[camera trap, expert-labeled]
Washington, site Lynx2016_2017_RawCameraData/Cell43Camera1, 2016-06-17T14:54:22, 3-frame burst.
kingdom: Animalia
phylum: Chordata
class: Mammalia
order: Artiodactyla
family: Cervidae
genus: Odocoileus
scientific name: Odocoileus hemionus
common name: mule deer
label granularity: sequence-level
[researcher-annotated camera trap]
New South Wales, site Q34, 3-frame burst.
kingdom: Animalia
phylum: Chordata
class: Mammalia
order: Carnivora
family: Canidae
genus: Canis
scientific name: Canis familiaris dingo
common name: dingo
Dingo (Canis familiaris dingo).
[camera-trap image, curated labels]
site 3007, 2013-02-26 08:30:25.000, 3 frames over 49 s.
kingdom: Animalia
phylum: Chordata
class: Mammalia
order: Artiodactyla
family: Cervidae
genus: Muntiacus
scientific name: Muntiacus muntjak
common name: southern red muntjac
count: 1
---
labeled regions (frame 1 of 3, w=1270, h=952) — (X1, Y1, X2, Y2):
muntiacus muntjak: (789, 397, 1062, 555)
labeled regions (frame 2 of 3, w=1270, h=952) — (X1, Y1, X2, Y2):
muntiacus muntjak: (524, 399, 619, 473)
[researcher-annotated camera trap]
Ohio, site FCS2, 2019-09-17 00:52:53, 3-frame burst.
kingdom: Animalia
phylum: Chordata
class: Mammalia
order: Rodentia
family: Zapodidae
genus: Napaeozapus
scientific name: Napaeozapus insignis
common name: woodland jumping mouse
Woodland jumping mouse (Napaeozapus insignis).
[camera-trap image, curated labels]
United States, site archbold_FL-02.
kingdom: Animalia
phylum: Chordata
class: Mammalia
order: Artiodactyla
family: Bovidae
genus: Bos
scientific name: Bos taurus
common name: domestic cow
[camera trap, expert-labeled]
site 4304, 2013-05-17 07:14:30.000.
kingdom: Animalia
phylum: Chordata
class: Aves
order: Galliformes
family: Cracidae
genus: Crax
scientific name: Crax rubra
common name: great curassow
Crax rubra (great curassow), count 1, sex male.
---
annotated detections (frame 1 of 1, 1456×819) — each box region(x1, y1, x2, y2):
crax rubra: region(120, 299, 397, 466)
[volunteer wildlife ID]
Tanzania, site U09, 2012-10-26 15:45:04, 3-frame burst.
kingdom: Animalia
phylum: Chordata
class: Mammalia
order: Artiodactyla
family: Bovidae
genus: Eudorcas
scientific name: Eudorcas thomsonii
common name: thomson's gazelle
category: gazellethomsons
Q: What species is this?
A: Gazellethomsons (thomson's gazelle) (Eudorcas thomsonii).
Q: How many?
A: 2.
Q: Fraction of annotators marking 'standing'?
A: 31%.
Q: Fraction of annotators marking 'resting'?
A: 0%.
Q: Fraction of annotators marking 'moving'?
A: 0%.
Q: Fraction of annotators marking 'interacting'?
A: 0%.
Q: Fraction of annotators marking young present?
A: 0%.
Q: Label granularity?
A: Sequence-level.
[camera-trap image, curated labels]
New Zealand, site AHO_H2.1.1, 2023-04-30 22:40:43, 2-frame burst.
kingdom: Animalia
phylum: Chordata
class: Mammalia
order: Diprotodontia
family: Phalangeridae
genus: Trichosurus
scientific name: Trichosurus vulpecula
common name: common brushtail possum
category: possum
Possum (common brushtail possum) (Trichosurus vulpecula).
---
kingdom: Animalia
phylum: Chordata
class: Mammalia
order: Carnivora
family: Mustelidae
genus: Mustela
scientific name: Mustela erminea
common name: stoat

══════

■ Problem to work on ■
In your reply, restate exactly the lines from the start of the records above through the line holding "common name: mule deer", including both, and nothing else.

■ Result below ■
[camera trap, expert-labeled]
Washington, site Lynx2016_2017_RawCameraData/Cell43Camera1, 2016-06-17T14:54:22, 3-frame burst.
kingdom: Animalia
phylum: Chordata
class: Mammalia
order: Artiodactyla
family: Cervidae
genus: Odocoileus
scientific name: Odocoileus hemionus
common name: mule deer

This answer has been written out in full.